I Remain Hopeful for Metastatic Breast Cancer Treatment Breakthroughs
By Wade Smith MD, medical oncologist, City of Hope Newport Beach
Assistant clinical professor, Department of Medical Oncology & Therapeutics Research
We continue to honor Breast Cancer Awareness Month and acknowledge the 1,000 Orange County women affected by metastatic breast cancer, or Stage IV breast cancer, and the 155,000 women and men living with the disease, today can be charged with mixed emotions.
As an MBC thriver, you may be participating in an online event to raise awareness or advocate for more research, or you may just enjoy time with family or friends. However you spend today, I want you to keep hope close, because progress is being made in research, clinical trials and therapeutics.
Every day, another patient lives beyond a prognosis or receives a no evidence of disease (NED) report on their latest scan. There are now more than 100 therapies in clinical trials and more research is on the horizon. The organization I work for, City of Hope, is a nationally recognized leader in the research and treatment of breast cancer.
In 2018, for example, City of Hope began enrollment for a chimeric antigen receptor (CAR) T cell phase 1 clinical trial to treat women with HER2-positive breast cancer that has spread to the brain. HER2 is a protein that drives aggressive cancer progression. The American Cancer Society states that about 20 percent—far too many—of breast cancer patients are HER2-positive.

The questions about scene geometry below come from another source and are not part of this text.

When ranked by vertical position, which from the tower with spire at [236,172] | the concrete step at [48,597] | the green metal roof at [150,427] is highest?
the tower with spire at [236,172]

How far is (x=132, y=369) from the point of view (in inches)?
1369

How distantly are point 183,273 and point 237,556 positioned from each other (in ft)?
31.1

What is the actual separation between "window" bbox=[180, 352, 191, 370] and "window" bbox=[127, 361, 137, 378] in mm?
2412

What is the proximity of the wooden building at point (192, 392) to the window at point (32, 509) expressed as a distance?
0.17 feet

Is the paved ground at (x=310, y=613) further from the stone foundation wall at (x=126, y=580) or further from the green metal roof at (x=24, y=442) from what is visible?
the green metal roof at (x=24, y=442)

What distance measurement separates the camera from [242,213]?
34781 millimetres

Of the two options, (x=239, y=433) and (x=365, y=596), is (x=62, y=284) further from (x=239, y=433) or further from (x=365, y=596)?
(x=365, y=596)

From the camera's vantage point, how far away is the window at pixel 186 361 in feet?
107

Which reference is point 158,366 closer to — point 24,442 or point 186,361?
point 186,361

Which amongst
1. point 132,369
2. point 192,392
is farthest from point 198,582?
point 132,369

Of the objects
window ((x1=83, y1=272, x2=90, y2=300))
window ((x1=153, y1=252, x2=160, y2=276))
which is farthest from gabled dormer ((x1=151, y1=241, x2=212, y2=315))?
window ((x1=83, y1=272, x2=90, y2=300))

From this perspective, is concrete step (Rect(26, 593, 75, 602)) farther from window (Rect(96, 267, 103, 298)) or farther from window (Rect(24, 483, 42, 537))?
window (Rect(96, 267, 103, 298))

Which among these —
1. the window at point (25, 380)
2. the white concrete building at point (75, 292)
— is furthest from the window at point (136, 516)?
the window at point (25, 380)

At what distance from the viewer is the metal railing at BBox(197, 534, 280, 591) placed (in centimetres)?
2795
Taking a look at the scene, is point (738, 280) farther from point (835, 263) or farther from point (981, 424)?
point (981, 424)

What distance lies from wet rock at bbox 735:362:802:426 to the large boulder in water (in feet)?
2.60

CAR T is an immunotherapy that reprograms your own T cells to actively seek out and destroy cancerous cells. Using this therapy, each patient’s T cells will be isolated from the blood and genetically engineered to express a CAR that allows these immune cells to target and eradicate HER2-positive cancer cells.
I am hopeful because I collaborate with researchers to develop and evaluate new therapies to improve breast cancer survival and quality-of-life outcomes. I see the benefits of providing more patients with access to a wide range of clinical trials including new chemotherapy and targeted therapies, hormone therapies, novel surgical techniques, innovative radiation approaches and new prevention strategies.
But that’s only part of the many advancements within a broader spectrum of whole-patient breast cancer care. Part of my role in the Department of Medical Oncology & Therapeutics Research is to work closely with City of Hope’s surgery, radiation oncology and supportive care medicine departments to provide coordinated, comprehensive cancer care to patients and caregivers.
We are living in a promising time for MBC research. With new treatments under study, more being informed by clinical trials and therapies improving, I feel optimistic about breakthroughs in MBC treatment and prevention, so that more patients will be able to live higher quality of lives, longer.